*Saved entries*.
• • • • • • •
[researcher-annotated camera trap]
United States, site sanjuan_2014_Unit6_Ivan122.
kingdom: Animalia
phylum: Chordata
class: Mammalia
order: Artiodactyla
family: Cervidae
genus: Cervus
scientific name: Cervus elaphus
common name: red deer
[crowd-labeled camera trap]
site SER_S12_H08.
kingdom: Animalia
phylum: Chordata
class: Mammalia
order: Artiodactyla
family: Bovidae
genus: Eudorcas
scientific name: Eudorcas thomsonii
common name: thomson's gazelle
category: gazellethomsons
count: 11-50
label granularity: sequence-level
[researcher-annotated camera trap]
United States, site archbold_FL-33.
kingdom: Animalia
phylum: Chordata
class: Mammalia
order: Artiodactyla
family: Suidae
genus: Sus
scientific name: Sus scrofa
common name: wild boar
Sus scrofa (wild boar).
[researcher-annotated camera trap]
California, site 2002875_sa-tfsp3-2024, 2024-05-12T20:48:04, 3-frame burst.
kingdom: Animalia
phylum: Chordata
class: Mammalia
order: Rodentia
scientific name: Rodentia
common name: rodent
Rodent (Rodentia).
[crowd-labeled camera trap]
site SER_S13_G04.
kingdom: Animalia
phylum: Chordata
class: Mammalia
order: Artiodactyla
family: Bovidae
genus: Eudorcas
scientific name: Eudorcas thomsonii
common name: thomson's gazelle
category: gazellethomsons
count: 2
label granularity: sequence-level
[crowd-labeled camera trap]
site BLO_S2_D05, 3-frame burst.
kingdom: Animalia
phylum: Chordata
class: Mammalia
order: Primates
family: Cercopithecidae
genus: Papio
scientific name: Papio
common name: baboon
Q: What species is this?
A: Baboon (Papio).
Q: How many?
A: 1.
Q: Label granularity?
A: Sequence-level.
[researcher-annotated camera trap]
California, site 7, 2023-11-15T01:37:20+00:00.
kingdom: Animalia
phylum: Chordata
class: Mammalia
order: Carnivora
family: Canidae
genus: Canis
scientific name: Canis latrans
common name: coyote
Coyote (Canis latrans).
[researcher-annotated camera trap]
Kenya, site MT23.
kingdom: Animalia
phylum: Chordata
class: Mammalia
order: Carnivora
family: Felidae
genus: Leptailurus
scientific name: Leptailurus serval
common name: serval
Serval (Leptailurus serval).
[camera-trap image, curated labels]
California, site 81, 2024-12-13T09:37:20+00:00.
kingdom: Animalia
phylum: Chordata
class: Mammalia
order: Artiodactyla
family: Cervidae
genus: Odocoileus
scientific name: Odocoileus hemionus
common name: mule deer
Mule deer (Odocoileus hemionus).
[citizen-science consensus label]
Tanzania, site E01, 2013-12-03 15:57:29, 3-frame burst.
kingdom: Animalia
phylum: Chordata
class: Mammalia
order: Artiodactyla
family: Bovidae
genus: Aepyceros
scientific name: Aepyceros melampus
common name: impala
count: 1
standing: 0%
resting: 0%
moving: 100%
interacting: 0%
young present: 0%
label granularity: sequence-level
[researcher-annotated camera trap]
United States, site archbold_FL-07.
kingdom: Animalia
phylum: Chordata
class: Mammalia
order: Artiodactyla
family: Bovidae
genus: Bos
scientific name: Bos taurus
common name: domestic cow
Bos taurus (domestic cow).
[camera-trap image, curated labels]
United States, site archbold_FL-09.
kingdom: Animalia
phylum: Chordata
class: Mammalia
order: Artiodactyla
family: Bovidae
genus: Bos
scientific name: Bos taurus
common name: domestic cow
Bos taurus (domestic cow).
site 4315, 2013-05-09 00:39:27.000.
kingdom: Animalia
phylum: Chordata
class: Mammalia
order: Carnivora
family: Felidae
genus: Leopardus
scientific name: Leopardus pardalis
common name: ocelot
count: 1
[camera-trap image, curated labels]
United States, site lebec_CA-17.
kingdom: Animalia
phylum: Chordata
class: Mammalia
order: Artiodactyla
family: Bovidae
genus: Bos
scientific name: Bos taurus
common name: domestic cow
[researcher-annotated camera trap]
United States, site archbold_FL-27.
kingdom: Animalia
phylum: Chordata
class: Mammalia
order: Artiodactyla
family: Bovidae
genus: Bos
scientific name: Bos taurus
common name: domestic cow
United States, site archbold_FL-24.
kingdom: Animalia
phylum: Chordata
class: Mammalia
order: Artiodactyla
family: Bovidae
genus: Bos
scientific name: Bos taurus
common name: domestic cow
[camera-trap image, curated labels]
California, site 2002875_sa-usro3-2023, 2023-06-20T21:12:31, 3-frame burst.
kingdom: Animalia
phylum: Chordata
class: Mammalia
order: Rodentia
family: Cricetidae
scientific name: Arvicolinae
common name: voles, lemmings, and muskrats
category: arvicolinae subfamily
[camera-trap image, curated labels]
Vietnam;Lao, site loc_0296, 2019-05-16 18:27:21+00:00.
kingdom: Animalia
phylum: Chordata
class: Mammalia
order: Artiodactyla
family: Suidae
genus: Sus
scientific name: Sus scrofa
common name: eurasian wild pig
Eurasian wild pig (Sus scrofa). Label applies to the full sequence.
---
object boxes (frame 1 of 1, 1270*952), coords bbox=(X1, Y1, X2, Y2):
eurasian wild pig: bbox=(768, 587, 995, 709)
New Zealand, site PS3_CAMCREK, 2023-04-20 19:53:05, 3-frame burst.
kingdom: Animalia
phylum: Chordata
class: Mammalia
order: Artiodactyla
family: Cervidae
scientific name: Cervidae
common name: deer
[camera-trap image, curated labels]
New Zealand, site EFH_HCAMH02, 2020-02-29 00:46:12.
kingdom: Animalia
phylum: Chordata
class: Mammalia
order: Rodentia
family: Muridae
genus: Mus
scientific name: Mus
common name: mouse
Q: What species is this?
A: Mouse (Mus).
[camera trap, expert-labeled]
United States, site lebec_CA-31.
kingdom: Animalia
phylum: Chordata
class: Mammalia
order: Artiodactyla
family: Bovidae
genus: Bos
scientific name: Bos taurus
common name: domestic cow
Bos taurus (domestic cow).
• • • • • • •
*Exercise details*. Identify all lines in the records above with the word "California".

*Result of this exercise*.
California, site 2002875_sa-tfsp3-2024, 2024-05-12T20:48:04, 3-frame burst.
California, site 7, 2023-11-15T01:37:20+00:00.
California, site 81, 2024-12-13T09:37:20+00:00.
California, site 2002875_sa-usro3-2023, 2023-06-20T21:12:31, 3-frame burst.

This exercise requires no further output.